As the leader of a Minnesota-based business with operations, sales and customers in more than 120 countries around the world, I clearly see the need for federal corporate tax reform to support American economic competitiveness in a highly interconnected world. Minnesota's workers will benefit from a code that attracts investment, drives job growth and encourages innovation in the United States.

The last comprehensive reform of the U.S. tax code occurred in 1986, more than a generation ago, and the tax system has simply failed to keep pace with global developments. That tax reform effort resulted in a rate reduction to 34 percent. Since that time, the United States has increased its statutory corporate rate to 35 percent, while most countries in the rest of the economically developed world have decreased their statutory corporate rates — by an average of 20 percentage points. Today, the United States has the highest combined federal and state corporate income tax rate among developed countries. The federal rate alone is 10 percentage points higher than the average combined federal and state tax rate of other advanced economies. U.S. companies historically have been the dominant players on the world stage, but today they face strong competition from companies based both in developed countries as well as in fast-growing emerging economies, which also have much lower tax rates.

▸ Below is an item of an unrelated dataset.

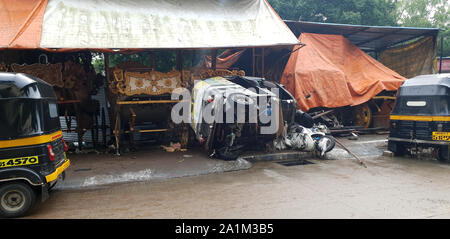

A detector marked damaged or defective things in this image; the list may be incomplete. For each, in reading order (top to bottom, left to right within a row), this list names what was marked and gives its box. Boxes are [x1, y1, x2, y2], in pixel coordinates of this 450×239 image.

crushed vehicle [0, 72, 69, 217]
crushed vehicle [190, 75, 334, 160]
crushed vehicle [386, 74, 450, 162]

In addition, U.S. international tax rules encourage American companies to keep foreign earnings outside the United States, instead of investing at home, where they could contribute to economic growth and job creation. We remain one of the few countries that subject most earnings generated in another country to a heavy tax if those earnings are repatriated. This gives companies based outside the United States the advantage of investing their global earnings in their home country without further taxation, while U.S.-based companies do face further taxation if they wish to invest foreign earnings back in the United States.

Tax rules that allow American companies to be globally competitive could result in more jobs here in Minnesota. With almost 95 percent of the world's consumers living outside our national borders, foreign demand for American goods and services offers tremendous potential for the United States. If Minnesota-based companies like ours can become stronger globally, we can also ensure the strength and prosperity of our operations in Minnesota. According to a new study by the Business Roundtable, 762 globally engaged companies operating in Minnesota were directly and indirectly responsible for nearly half of all private-sector employment in the state in 2011. These companies, their suppliers and the spending of their employees supported 1.4 million Minnesota jobs, produced $131 billion in Minnesota's gross domestic product and provided $80 billion in payroll to Minnesotan workers. Continued success of Minnesota businesses will lead to more jobs and a higher standard of living for all Minnesotans.

Comprehensive reform to modernize the U.S. tax system should first include reducing the U.S. corporate rate to a level that is competitive with other industrialized countries. Second, international tax rules should allow U.S. companies to return their earnings for investment and job creation at home without a tax penalty or a very minimal incremental tax at most. These changes can be adopted without increasing the deficit by carefully reexamining the tax code and clearing out the underbrush of corporate tax deductions, credits and exemptions that have grown back since 1986.

Comprehensive reform to create a more competitive tax code is something we should all wholeheartedly support. It will enable a healthier economy for Minnesota and for the United States.

Omar Ishrak is chairman and CEO of Medtronic Inc. and is a member of the Business Roundtable.